● Required action
Please repeat exactly the lines from the one containing "Барный стул 9690 Orange" through the last line of the records below, leaving out any pictures.

Image-text web data
++++++++++

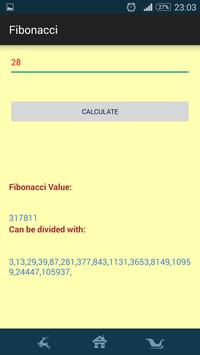 Fibonacci Numbers screenshot 1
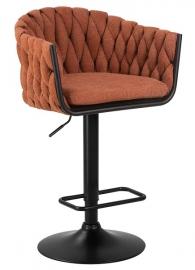 Барный стул 9690 Orange
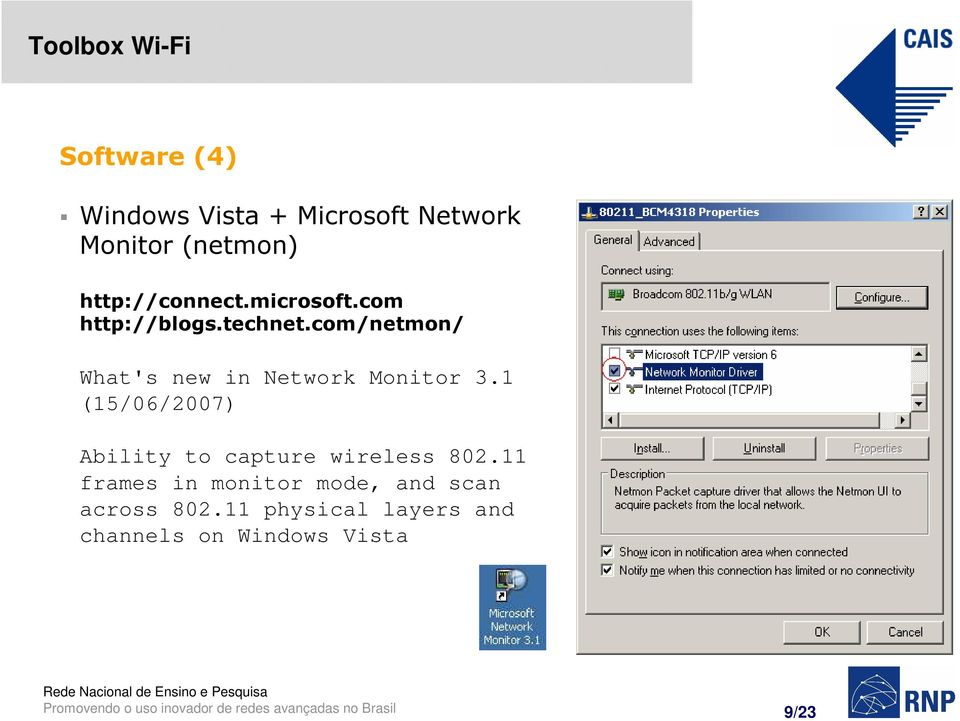 com/netmon/ What's new in Network Monitor 3.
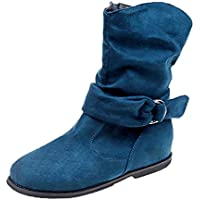 LOVELYOU Femmes Bottes de Neige Bottes Rondes Bottines Chaussures Plates Low Wedge Buckle Biker Cheville Garniture Simples Chic Confortable Sexy Mode Casual Printemps Automne Hiver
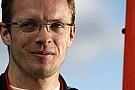 Sebastien Bourdais IndyCar'a geri dönüyor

++++++++++

● Response below
 Барный стул 9690 Orange
 com/netmon/ What's new in Network Monitor 3.
 LOVELYOU Femmes Bottes de Neige Bottes Rondes Bottines Chaussures Plates Low Wedge Buckle Biker Cheville Garniture Simples Chic Confortable Sexy Mode Casual Printemps Automne Hiver
 Sebastien Bourdais IndyCar'a geri dönüyor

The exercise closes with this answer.